» Provided passage
· · ·
Saturday, July 20, 2013
Community Field - Burlington, Iowa- Burlington Bees
Community Field was one of three stadiums on my trip that I was really looking forward to yet it was the most disappointing. It could have been the chilly weather or the bland backdrop of the stadium. It could have been that it was a School Day game or that I was willing to drink hot chocolate with a hot dog. My general consensus is that there are no bad baseball parks but Community Field comes close to it for me . Community Field was completed in 1973 and has gone through many renovations. It is home of the Burlington Bess that are entering their first year of affiliation with the Los Angeles Angels in the Midwest League. Burlington is the smallest city to host a full season affiliated team in Minor League Baseball. I was told this stadium holds 3,500 people but I don't believe it. This stadium has changed the way I look at my past visits and will influence my future write-ups.
Community Field has poor sight lines everywhere that follow you around the stadium to the point that I found myself spending more time on my cellphone and wishing the game would have gone by quicker. If its not netting blocking your view, its the support poles. I never seen dugouts block the view of the infield from several seating areas along the baselines in a stadium like I saw inside Community Field. I seen pictures to this stadium before the renovations inside the gift store and its like they never addressed these problems.
The concourse helped set the tone by offering nothing entertainment wise and producing some rather boring pictures.
With all the history of Minor League Baseball in Burlington, the only historical references to that history was found in the gift shop. I spent a good three innings in the gift shop due to the coldness. It was filled with a ton of a kids making any good pictures impossible.
The scoreboard was basic and no berm seating. Overall, probably the most baren affiliated ballpark in which I have watched a baseball game.
Parking was free and the lowest ticket offered to me was $8.00 because the game was almost sold out since it was a School Day game. Due to how cold it was, I only had a cup of hot chocolate for $2.00. I tried to buy an old baseball card set from the gift shop but was told they were for display purposes only.
The kids provided some entertainment but their enthusiasm at times would have been better suited for a football game. This didn't feel like a Minor League baseball game for me. I normally do not pay attention to the mascots but I saw none during my time in the stadium. I don't remember any on the field promotions during this game which was odd.
· · ·
» Data section
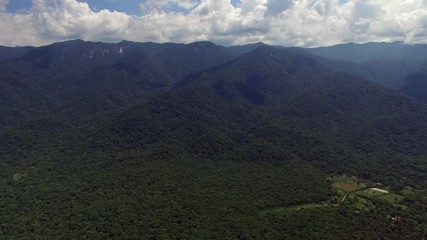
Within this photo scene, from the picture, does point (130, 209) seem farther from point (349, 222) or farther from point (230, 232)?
point (349, 222)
· · ·
In the Community Field review, list everything the writer says blocks the view from the seats. The material plays no part in what comes next.

» Answer to this task
- Netting
- Support poles
- Dugouts